Input data.
···

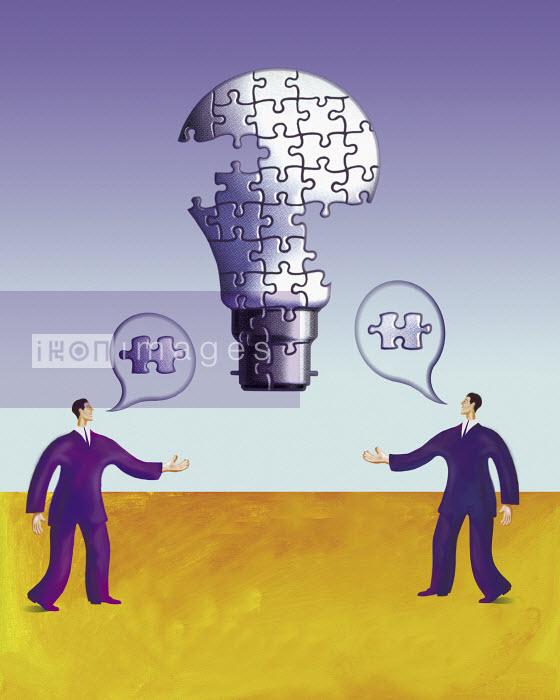 Two businessmen talking building up lightbulb made of puzzle pieces - Two businessmen talking building up lightbulb made of puzzle pieces - Gary Bates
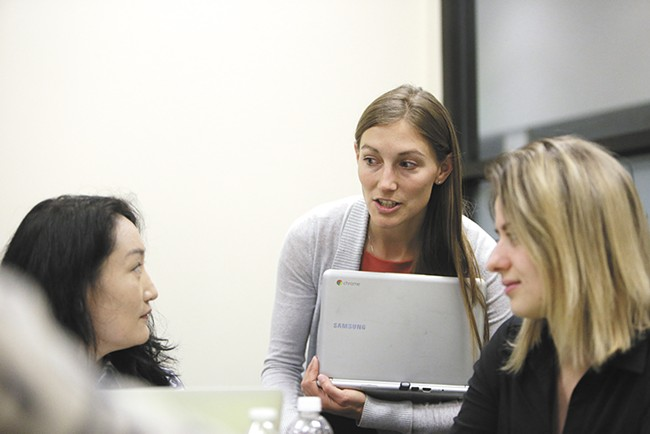 Instructor Tera Ray, right, talks with a student at Spokane College of English Language. - YOUNG KWAK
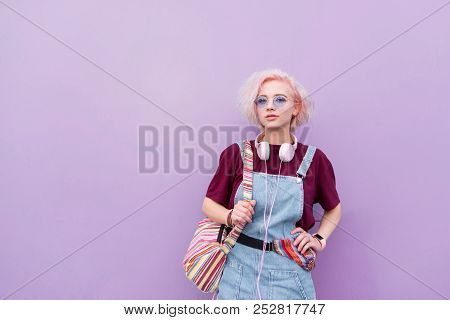 Portrait Of A Stylish Bright Young Girl With Headphones, Sunglasses And Colored Hair On A Purple Bac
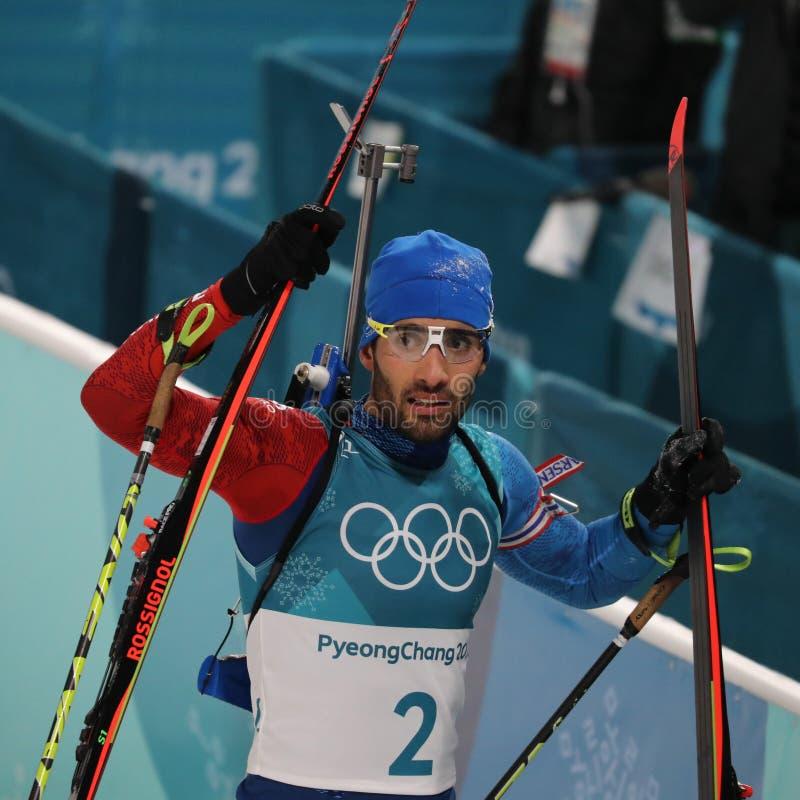 De olympische kampioen Martin Fourcade van Frankrijk viert overwinning in de massabegin van biathlonmensen ` s 15km bij 2018 de W stock foto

···

To do. Having located the line with "Instructor Tera Ray, right, talks", transcribe exactly and only the lines from it to the final line of the material, skipping the pictures.

Final answer.
 Instructor Tera Ray, right, talks with a student at Spokane College of English Language. - YOUNG KWAK
 Portrait Of A Stylish Bright Young Girl With Headphones, Sunglasses And Colored Hair On A Purple Bac
 De olympische kampioen Martin Fourcade van Frankrijk viert overwinning in de massabegin van biathlonmensen ` s 15km bij 2018 de W stock foto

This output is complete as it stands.